I spotted the usual group of teenagers lounging on their blankets around the lifeguard stand. That “Sweet Little Sheila” song was playing on their radios.

“Hey!” Bruno Walker called when I neared them. “Where’s Izzy today?”

I didn’t want to let him or anyone else in on our planned adventure. “She’ll be over later,” I said. Pam Durant was lying next to him on her stomach, eyes closed, and I was shocked to see that her bathing-suit top was unhooked, the straps low on her shoulders. It almost looked as though she was wearing nothing at all on top. I could clearly see the side of her breast. I quickly averted my eyes.

I stepped closer to the lifeguard stand and looked up at Ned.

“Hi, Ned,” I said.

He lowered his head to look down at me, his eyes invisible behind his sunglasses, and broke into his gorgeous, whitetoothed grin. My legs felt like they were going to give out under me.

I held up the giraffe. “Isabel wanted me to give this to you,” I said.

He looked toward the parking lot, spotted our car and waved. He had white zinc oxide on his nose and a cigarette in his hand, and he looked so sexy with it. Women didn’t look good with cigarettes, I thought, but a man with a cigarette in his hand was something else again.

I held the giraffe up to him and he reached low for it and maybe one of his fingers touched one of mine, but I could not be sure.

“Thanks, Julie,” he said. “You’re a neat kid.”

“You’re welcome.” I wasn’t ready to leave. “Why are you sending that thing back and forth?” I pointed to the giraffe.

“I don’t think you’d understand,” he said. He looked out at the water, then stood up, blew his whistle and waved an arm, which meant that some kids were swimming out too far and he wanted them to come in closer where he could see them. Where he could protect them. The muscles in his legs were long and lean and covered with curly gold hair that I wanted to reach up and touch.

“Yes, I would. Honest,” I said, once he’d sat down again. I wondered if he would remember where we were in our conversation. He did.

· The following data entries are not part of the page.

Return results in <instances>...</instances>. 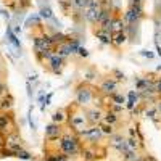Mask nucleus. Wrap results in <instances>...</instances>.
<instances>
[{
  "mask_svg": "<svg viewBox=\"0 0 161 161\" xmlns=\"http://www.w3.org/2000/svg\"><path fill=\"white\" fill-rule=\"evenodd\" d=\"M82 147H84V142L80 139V136L73 132L71 129H66L61 139L58 140V150L64 153L69 159H76L77 156H80Z\"/></svg>",
  "mask_w": 161,
  "mask_h": 161,
  "instance_id": "nucleus-1",
  "label": "nucleus"
},
{
  "mask_svg": "<svg viewBox=\"0 0 161 161\" xmlns=\"http://www.w3.org/2000/svg\"><path fill=\"white\" fill-rule=\"evenodd\" d=\"M100 97L95 84L86 82V80H79L74 86V103L80 108H87L95 103V100Z\"/></svg>",
  "mask_w": 161,
  "mask_h": 161,
  "instance_id": "nucleus-2",
  "label": "nucleus"
},
{
  "mask_svg": "<svg viewBox=\"0 0 161 161\" xmlns=\"http://www.w3.org/2000/svg\"><path fill=\"white\" fill-rule=\"evenodd\" d=\"M66 108H68V121H66V127L71 129V130L76 132V134L84 132V130L89 127V123H87L84 108L77 106L74 102H73L71 105H68Z\"/></svg>",
  "mask_w": 161,
  "mask_h": 161,
  "instance_id": "nucleus-3",
  "label": "nucleus"
},
{
  "mask_svg": "<svg viewBox=\"0 0 161 161\" xmlns=\"http://www.w3.org/2000/svg\"><path fill=\"white\" fill-rule=\"evenodd\" d=\"M80 139H82L84 145H102L106 137L103 136V132L100 129V124L98 126H89L84 132L79 134Z\"/></svg>",
  "mask_w": 161,
  "mask_h": 161,
  "instance_id": "nucleus-4",
  "label": "nucleus"
},
{
  "mask_svg": "<svg viewBox=\"0 0 161 161\" xmlns=\"http://www.w3.org/2000/svg\"><path fill=\"white\" fill-rule=\"evenodd\" d=\"M100 13H102V2L100 0H90L89 5L86 7V10L82 11V19H84L86 24L93 28L98 21Z\"/></svg>",
  "mask_w": 161,
  "mask_h": 161,
  "instance_id": "nucleus-5",
  "label": "nucleus"
},
{
  "mask_svg": "<svg viewBox=\"0 0 161 161\" xmlns=\"http://www.w3.org/2000/svg\"><path fill=\"white\" fill-rule=\"evenodd\" d=\"M156 77L158 73H147L143 76H136L134 77V86L136 90H156Z\"/></svg>",
  "mask_w": 161,
  "mask_h": 161,
  "instance_id": "nucleus-6",
  "label": "nucleus"
},
{
  "mask_svg": "<svg viewBox=\"0 0 161 161\" xmlns=\"http://www.w3.org/2000/svg\"><path fill=\"white\" fill-rule=\"evenodd\" d=\"M106 147L102 145H84L82 152H80V158L82 161H100L102 158H105Z\"/></svg>",
  "mask_w": 161,
  "mask_h": 161,
  "instance_id": "nucleus-7",
  "label": "nucleus"
},
{
  "mask_svg": "<svg viewBox=\"0 0 161 161\" xmlns=\"http://www.w3.org/2000/svg\"><path fill=\"white\" fill-rule=\"evenodd\" d=\"M66 64H68V60H64L63 57L57 55V53H53V55H52L42 66H44V68H45L50 74L60 76V74L63 73V69L66 68Z\"/></svg>",
  "mask_w": 161,
  "mask_h": 161,
  "instance_id": "nucleus-8",
  "label": "nucleus"
},
{
  "mask_svg": "<svg viewBox=\"0 0 161 161\" xmlns=\"http://www.w3.org/2000/svg\"><path fill=\"white\" fill-rule=\"evenodd\" d=\"M119 89V84L116 82V80L108 74V76H102L98 79V82H97V90L102 97H110L111 93L118 92Z\"/></svg>",
  "mask_w": 161,
  "mask_h": 161,
  "instance_id": "nucleus-9",
  "label": "nucleus"
},
{
  "mask_svg": "<svg viewBox=\"0 0 161 161\" xmlns=\"http://www.w3.org/2000/svg\"><path fill=\"white\" fill-rule=\"evenodd\" d=\"M106 147H110L111 150H114L118 155H123L124 152H127V142H126V136L123 132H114L111 137L106 139Z\"/></svg>",
  "mask_w": 161,
  "mask_h": 161,
  "instance_id": "nucleus-10",
  "label": "nucleus"
},
{
  "mask_svg": "<svg viewBox=\"0 0 161 161\" xmlns=\"http://www.w3.org/2000/svg\"><path fill=\"white\" fill-rule=\"evenodd\" d=\"M64 130H66V126L52 123V121H50V123L45 126V129H44V139H45L47 143H52V142H55V140H60L61 136L64 134Z\"/></svg>",
  "mask_w": 161,
  "mask_h": 161,
  "instance_id": "nucleus-11",
  "label": "nucleus"
},
{
  "mask_svg": "<svg viewBox=\"0 0 161 161\" xmlns=\"http://www.w3.org/2000/svg\"><path fill=\"white\" fill-rule=\"evenodd\" d=\"M84 113H86V118H87V123L89 126H98L103 119V113H105V108L100 105H92V106H87L84 108Z\"/></svg>",
  "mask_w": 161,
  "mask_h": 161,
  "instance_id": "nucleus-12",
  "label": "nucleus"
},
{
  "mask_svg": "<svg viewBox=\"0 0 161 161\" xmlns=\"http://www.w3.org/2000/svg\"><path fill=\"white\" fill-rule=\"evenodd\" d=\"M16 127L15 113L13 111H0V134L7 136L11 132V129Z\"/></svg>",
  "mask_w": 161,
  "mask_h": 161,
  "instance_id": "nucleus-13",
  "label": "nucleus"
},
{
  "mask_svg": "<svg viewBox=\"0 0 161 161\" xmlns=\"http://www.w3.org/2000/svg\"><path fill=\"white\" fill-rule=\"evenodd\" d=\"M5 40L15 48V53L18 57H21V52H23V47H21V40H19V36L15 34V31H13L11 26H7L5 29Z\"/></svg>",
  "mask_w": 161,
  "mask_h": 161,
  "instance_id": "nucleus-14",
  "label": "nucleus"
},
{
  "mask_svg": "<svg viewBox=\"0 0 161 161\" xmlns=\"http://www.w3.org/2000/svg\"><path fill=\"white\" fill-rule=\"evenodd\" d=\"M92 32H93L95 39L98 40V42H100L102 45H108V47H111L113 32H110V31H105V29H102V28H97V26H93V28H92Z\"/></svg>",
  "mask_w": 161,
  "mask_h": 161,
  "instance_id": "nucleus-15",
  "label": "nucleus"
},
{
  "mask_svg": "<svg viewBox=\"0 0 161 161\" xmlns=\"http://www.w3.org/2000/svg\"><path fill=\"white\" fill-rule=\"evenodd\" d=\"M126 105H124V108H126V111H132L134 108H136L137 105H140L142 103V100H140V93H139V90H136V89H132V90H127V95H126Z\"/></svg>",
  "mask_w": 161,
  "mask_h": 161,
  "instance_id": "nucleus-16",
  "label": "nucleus"
},
{
  "mask_svg": "<svg viewBox=\"0 0 161 161\" xmlns=\"http://www.w3.org/2000/svg\"><path fill=\"white\" fill-rule=\"evenodd\" d=\"M123 11H119L114 8L113 11V18H111V32H119V31H126V23L123 19Z\"/></svg>",
  "mask_w": 161,
  "mask_h": 161,
  "instance_id": "nucleus-17",
  "label": "nucleus"
},
{
  "mask_svg": "<svg viewBox=\"0 0 161 161\" xmlns=\"http://www.w3.org/2000/svg\"><path fill=\"white\" fill-rule=\"evenodd\" d=\"M102 123H106V124H111L114 127H119L121 124H123V118H121V114H116L114 111H111L110 108H105Z\"/></svg>",
  "mask_w": 161,
  "mask_h": 161,
  "instance_id": "nucleus-18",
  "label": "nucleus"
},
{
  "mask_svg": "<svg viewBox=\"0 0 161 161\" xmlns=\"http://www.w3.org/2000/svg\"><path fill=\"white\" fill-rule=\"evenodd\" d=\"M42 18H40L39 13H32V15H29L28 18H26L24 21V28L26 29H32V31H37L40 28H44V24H42Z\"/></svg>",
  "mask_w": 161,
  "mask_h": 161,
  "instance_id": "nucleus-19",
  "label": "nucleus"
},
{
  "mask_svg": "<svg viewBox=\"0 0 161 161\" xmlns=\"http://www.w3.org/2000/svg\"><path fill=\"white\" fill-rule=\"evenodd\" d=\"M129 42V37L126 34V31H119V32H113V40H111V47L114 50H123V47Z\"/></svg>",
  "mask_w": 161,
  "mask_h": 161,
  "instance_id": "nucleus-20",
  "label": "nucleus"
},
{
  "mask_svg": "<svg viewBox=\"0 0 161 161\" xmlns=\"http://www.w3.org/2000/svg\"><path fill=\"white\" fill-rule=\"evenodd\" d=\"M39 15H40V18H42L44 21H53V23H57L55 13H53V10H52V7L48 3H42V5H40ZM57 24H60V23H57Z\"/></svg>",
  "mask_w": 161,
  "mask_h": 161,
  "instance_id": "nucleus-21",
  "label": "nucleus"
},
{
  "mask_svg": "<svg viewBox=\"0 0 161 161\" xmlns=\"http://www.w3.org/2000/svg\"><path fill=\"white\" fill-rule=\"evenodd\" d=\"M52 123H57V124H63L66 126V121H68V108H58L52 113Z\"/></svg>",
  "mask_w": 161,
  "mask_h": 161,
  "instance_id": "nucleus-22",
  "label": "nucleus"
},
{
  "mask_svg": "<svg viewBox=\"0 0 161 161\" xmlns=\"http://www.w3.org/2000/svg\"><path fill=\"white\" fill-rule=\"evenodd\" d=\"M50 36H52V42H53V48H55L57 45L60 44H64V42H68V39H69V34H64L58 29L55 31H50Z\"/></svg>",
  "mask_w": 161,
  "mask_h": 161,
  "instance_id": "nucleus-23",
  "label": "nucleus"
},
{
  "mask_svg": "<svg viewBox=\"0 0 161 161\" xmlns=\"http://www.w3.org/2000/svg\"><path fill=\"white\" fill-rule=\"evenodd\" d=\"M13 106H15V97L11 93L0 97V111H11Z\"/></svg>",
  "mask_w": 161,
  "mask_h": 161,
  "instance_id": "nucleus-24",
  "label": "nucleus"
},
{
  "mask_svg": "<svg viewBox=\"0 0 161 161\" xmlns=\"http://www.w3.org/2000/svg\"><path fill=\"white\" fill-rule=\"evenodd\" d=\"M126 142H127V148L129 150H134V152H145V143H142L137 137H126Z\"/></svg>",
  "mask_w": 161,
  "mask_h": 161,
  "instance_id": "nucleus-25",
  "label": "nucleus"
},
{
  "mask_svg": "<svg viewBox=\"0 0 161 161\" xmlns=\"http://www.w3.org/2000/svg\"><path fill=\"white\" fill-rule=\"evenodd\" d=\"M44 161H69V158L64 153H61L60 150H53V152H47L44 156Z\"/></svg>",
  "mask_w": 161,
  "mask_h": 161,
  "instance_id": "nucleus-26",
  "label": "nucleus"
},
{
  "mask_svg": "<svg viewBox=\"0 0 161 161\" xmlns=\"http://www.w3.org/2000/svg\"><path fill=\"white\" fill-rule=\"evenodd\" d=\"M55 53L57 55H60V57H63L64 60H68V58H71L73 57V52H71V48H69V45H68V42H64V44H60V45H57L55 48Z\"/></svg>",
  "mask_w": 161,
  "mask_h": 161,
  "instance_id": "nucleus-27",
  "label": "nucleus"
},
{
  "mask_svg": "<svg viewBox=\"0 0 161 161\" xmlns=\"http://www.w3.org/2000/svg\"><path fill=\"white\" fill-rule=\"evenodd\" d=\"M57 2H58V8H60V11L63 13V15L71 16L73 13H74V8H73L71 0H57Z\"/></svg>",
  "mask_w": 161,
  "mask_h": 161,
  "instance_id": "nucleus-28",
  "label": "nucleus"
},
{
  "mask_svg": "<svg viewBox=\"0 0 161 161\" xmlns=\"http://www.w3.org/2000/svg\"><path fill=\"white\" fill-rule=\"evenodd\" d=\"M98 79H100V74H98V71H97L95 68H87V69L84 71V77H82V80H86V82L93 84V82H97Z\"/></svg>",
  "mask_w": 161,
  "mask_h": 161,
  "instance_id": "nucleus-29",
  "label": "nucleus"
},
{
  "mask_svg": "<svg viewBox=\"0 0 161 161\" xmlns=\"http://www.w3.org/2000/svg\"><path fill=\"white\" fill-rule=\"evenodd\" d=\"M143 156L142 152H134V150H127L121 155V159L123 161H140Z\"/></svg>",
  "mask_w": 161,
  "mask_h": 161,
  "instance_id": "nucleus-30",
  "label": "nucleus"
},
{
  "mask_svg": "<svg viewBox=\"0 0 161 161\" xmlns=\"http://www.w3.org/2000/svg\"><path fill=\"white\" fill-rule=\"evenodd\" d=\"M68 45H69V48H71V52H73V57L77 55L79 47L82 45V44H80V37H79V36H69V39H68Z\"/></svg>",
  "mask_w": 161,
  "mask_h": 161,
  "instance_id": "nucleus-31",
  "label": "nucleus"
},
{
  "mask_svg": "<svg viewBox=\"0 0 161 161\" xmlns=\"http://www.w3.org/2000/svg\"><path fill=\"white\" fill-rule=\"evenodd\" d=\"M110 76L116 80L118 84L126 82V74H124V71H123V69H119V68H113V69L110 71Z\"/></svg>",
  "mask_w": 161,
  "mask_h": 161,
  "instance_id": "nucleus-32",
  "label": "nucleus"
},
{
  "mask_svg": "<svg viewBox=\"0 0 161 161\" xmlns=\"http://www.w3.org/2000/svg\"><path fill=\"white\" fill-rule=\"evenodd\" d=\"M108 100H110V103H118V105H126V95L124 93H121L119 90L118 92H114V93H111V95L108 97Z\"/></svg>",
  "mask_w": 161,
  "mask_h": 161,
  "instance_id": "nucleus-33",
  "label": "nucleus"
},
{
  "mask_svg": "<svg viewBox=\"0 0 161 161\" xmlns=\"http://www.w3.org/2000/svg\"><path fill=\"white\" fill-rule=\"evenodd\" d=\"M15 158H18V159H24V161H34V159H36V156H34L31 152L24 150V148L15 152Z\"/></svg>",
  "mask_w": 161,
  "mask_h": 161,
  "instance_id": "nucleus-34",
  "label": "nucleus"
},
{
  "mask_svg": "<svg viewBox=\"0 0 161 161\" xmlns=\"http://www.w3.org/2000/svg\"><path fill=\"white\" fill-rule=\"evenodd\" d=\"M100 129H102L103 136H105L106 139L111 137L114 132H118V127H114V126H111V124H106V123H100Z\"/></svg>",
  "mask_w": 161,
  "mask_h": 161,
  "instance_id": "nucleus-35",
  "label": "nucleus"
},
{
  "mask_svg": "<svg viewBox=\"0 0 161 161\" xmlns=\"http://www.w3.org/2000/svg\"><path fill=\"white\" fill-rule=\"evenodd\" d=\"M89 2H90V0H71L74 13H82L86 10V7L89 5Z\"/></svg>",
  "mask_w": 161,
  "mask_h": 161,
  "instance_id": "nucleus-36",
  "label": "nucleus"
},
{
  "mask_svg": "<svg viewBox=\"0 0 161 161\" xmlns=\"http://www.w3.org/2000/svg\"><path fill=\"white\" fill-rule=\"evenodd\" d=\"M106 108H110L111 111H114L116 114H123L124 111H126V108H124V105H118V103H110Z\"/></svg>",
  "mask_w": 161,
  "mask_h": 161,
  "instance_id": "nucleus-37",
  "label": "nucleus"
},
{
  "mask_svg": "<svg viewBox=\"0 0 161 161\" xmlns=\"http://www.w3.org/2000/svg\"><path fill=\"white\" fill-rule=\"evenodd\" d=\"M77 57H79V58H82V60H86V58H89V57H90V52H89L84 45H80V47H79V50H77Z\"/></svg>",
  "mask_w": 161,
  "mask_h": 161,
  "instance_id": "nucleus-38",
  "label": "nucleus"
},
{
  "mask_svg": "<svg viewBox=\"0 0 161 161\" xmlns=\"http://www.w3.org/2000/svg\"><path fill=\"white\" fill-rule=\"evenodd\" d=\"M7 93H10V89H8V84H7V80H0V97H3L7 95Z\"/></svg>",
  "mask_w": 161,
  "mask_h": 161,
  "instance_id": "nucleus-39",
  "label": "nucleus"
},
{
  "mask_svg": "<svg viewBox=\"0 0 161 161\" xmlns=\"http://www.w3.org/2000/svg\"><path fill=\"white\" fill-rule=\"evenodd\" d=\"M37 100H39V103H40V110L45 111V105H44V102H45V90H40V92H39Z\"/></svg>",
  "mask_w": 161,
  "mask_h": 161,
  "instance_id": "nucleus-40",
  "label": "nucleus"
},
{
  "mask_svg": "<svg viewBox=\"0 0 161 161\" xmlns=\"http://www.w3.org/2000/svg\"><path fill=\"white\" fill-rule=\"evenodd\" d=\"M140 55L145 57V58H148V60H153V58L156 57V53H153V52L148 50V48H143V50H140Z\"/></svg>",
  "mask_w": 161,
  "mask_h": 161,
  "instance_id": "nucleus-41",
  "label": "nucleus"
},
{
  "mask_svg": "<svg viewBox=\"0 0 161 161\" xmlns=\"http://www.w3.org/2000/svg\"><path fill=\"white\" fill-rule=\"evenodd\" d=\"M32 3V0H18V8L19 10H26V8H29Z\"/></svg>",
  "mask_w": 161,
  "mask_h": 161,
  "instance_id": "nucleus-42",
  "label": "nucleus"
},
{
  "mask_svg": "<svg viewBox=\"0 0 161 161\" xmlns=\"http://www.w3.org/2000/svg\"><path fill=\"white\" fill-rule=\"evenodd\" d=\"M127 137H137V130H136V126H129L127 127Z\"/></svg>",
  "mask_w": 161,
  "mask_h": 161,
  "instance_id": "nucleus-43",
  "label": "nucleus"
},
{
  "mask_svg": "<svg viewBox=\"0 0 161 161\" xmlns=\"http://www.w3.org/2000/svg\"><path fill=\"white\" fill-rule=\"evenodd\" d=\"M156 93L161 97V73H159L158 77H156Z\"/></svg>",
  "mask_w": 161,
  "mask_h": 161,
  "instance_id": "nucleus-44",
  "label": "nucleus"
},
{
  "mask_svg": "<svg viewBox=\"0 0 161 161\" xmlns=\"http://www.w3.org/2000/svg\"><path fill=\"white\" fill-rule=\"evenodd\" d=\"M52 97H53V92H48L47 95H45V102H44V105H45V108L50 105V102H52Z\"/></svg>",
  "mask_w": 161,
  "mask_h": 161,
  "instance_id": "nucleus-45",
  "label": "nucleus"
},
{
  "mask_svg": "<svg viewBox=\"0 0 161 161\" xmlns=\"http://www.w3.org/2000/svg\"><path fill=\"white\" fill-rule=\"evenodd\" d=\"M26 89H28V97L31 98V97H32V86H31V82H29V80L26 82Z\"/></svg>",
  "mask_w": 161,
  "mask_h": 161,
  "instance_id": "nucleus-46",
  "label": "nucleus"
},
{
  "mask_svg": "<svg viewBox=\"0 0 161 161\" xmlns=\"http://www.w3.org/2000/svg\"><path fill=\"white\" fill-rule=\"evenodd\" d=\"M155 106H156V110H158V114L161 116V97L156 100V103H155Z\"/></svg>",
  "mask_w": 161,
  "mask_h": 161,
  "instance_id": "nucleus-47",
  "label": "nucleus"
},
{
  "mask_svg": "<svg viewBox=\"0 0 161 161\" xmlns=\"http://www.w3.org/2000/svg\"><path fill=\"white\" fill-rule=\"evenodd\" d=\"M142 158H143L145 161H158V159H156L155 156H152V155H143Z\"/></svg>",
  "mask_w": 161,
  "mask_h": 161,
  "instance_id": "nucleus-48",
  "label": "nucleus"
},
{
  "mask_svg": "<svg viewBox=\"0 0 161 161\" xmlns=\"http://www.w3.org/2000/svg\"><path fill=\"white\" fill-rule=\"evenodd\" d=\"M13 31H15V34H16V36H21V26H19V24H16L15 28H13Z\"/></svg>",
  "mask_w": 161,
  "mask_h": 161,
  "instance_id": "nucleus-49",
  "label": "nucleus"
},
{
  "mask_svg": "<svg viewBox=\"0 0 161 161\" xmlns=\"http://www.w3.org/2000/svg\"><path fill=\"white\" fill-rule=\"evenodd\" d=\"M3 147H5V137L0 134V148H3Z\"/></svg>",
  "mask_w": 161,
  "mask_h": 161,
  "instance_id": "nucleus-50",
  "label": "nucleus"
},
{
  "mask_svg": "<svg viewBox=\"0 0 161 161\" xmlns=\"http://www.w3.org/2000/svg\"><path fill=\"white\" fill-rule=\"evenodd\" d=\"M3 71H5V64L2 61V57H0V73H3Z\"/></svg>",
  "mask_w": 161,
  "mask_h": 161,
  "instance_id": "nucleus-51",
  "label": "nucleus"
},
{
  "mask_svg": "<svg viewBox=\"0 0 161 161\" xmlns=\"http://www.w3.org/2000/svg\"><path fill=\"white\" fill-rule=\"evenodd\" d=\"M156 73H158V74L161 73V64H159V66H158V68H156Z\"/></svg>",
  "mask_w": 161,
  "mask_h": 161,
  "instance_id": "nucleus-52",
  "label": "nucleus"
},
{
  "mask_svg": "<svg viewBox=\"0 0 161 161\" xmlns=\"http://www.w3.org/2000/svg\"><path fill=\"white\" fill-rule=\"evenodd\" d=\"M0 80H3V73H0Z\"/></svg>",
  "mask_w": 161,
  "mask_h": 161,
  "instance_id": "nucleus-53",
  "label": "nucleus"
},
{
  "mask_svg": "<svg viewBox=\"0 0 161 161\" xmlns=\"http://www.w3.org/2000/svg\"><path fill=\"white\" fill-rule=\"evenodd\" d=\"M140 161H145V159H143V158H142V159H140Z\"/></svg>",
  "mask_w": 161,
  "mask_h": 161,
  "instance_id": "nucleus-54",
  "label": "nucleus"
},
{
  "mask_svg": "<svg viewBox=\"0 0 161 161\" xmlns=\"http://www.w3.org/2000/svg\"><path fill=\"white\" fill-rule=\"evenodd\" d=\"M0 57H2V52H0Z\"/></svg>",
  "mask_w": 161,
  "mask_h": 161,
  "instance_id": "nucleus-55",
  "label": "nucleus"
},
{
  "mask_svg": "<svg viewBox=\"0 0 161 161\" xmlns=\"http://www.w3.org/2000/svg\"><path fill=\"white\" fill-rule=\"evenodd\" d=\"M5 2H10V0H5Z\"/></svg>",
  "mask_w": 161,
  "mask_h": 161,
  "instance_id": "nucleus-56",
  "label": "nucleus"
}]
</instances>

He’d been paying good attention.

“Do you have anything that’s really special to you?” he asked me, his eyes still on the water.

I had so many things that were special to me, I didn’t know where to begin. The clue box, of course. And my collection of Nancy Drew books. I also had a music box my girlfriend, Iris, had given me for my ninth birthday. It was oval shaped, and when you opened it up, a girl rode a bicycle around a little track.

“A music box,” I said.

“Ah, okay, then!” He seemed pleased by my answer. “When you get older and you meet someone who’s special to you, you’ll feel like sharing the music box with that person.”

“Oh,” I said. I doubted very much I’d be passing my music box back and forth between some boy and myself, but I pretended to understand. “So, Isabel is your…uh…your special person, huh?”

“You keep that between us, okay?” he said, and I thought I saw him wink behind the sunglasses. “Your old lady would flip her wig if she knew.”

I knew he meant my mother by “old lady,” but it was the first time I’d heard anyone use that term.

“I saw Isabel sneak into your boat the other day,” I said. The words seemed to have a life of their own; I had not even thought about speaking them.

His smile faded. He took off his sunglasses and looked down at me, blue eyes piercing through me to my heart. “You won’t say anything, right?” he asked.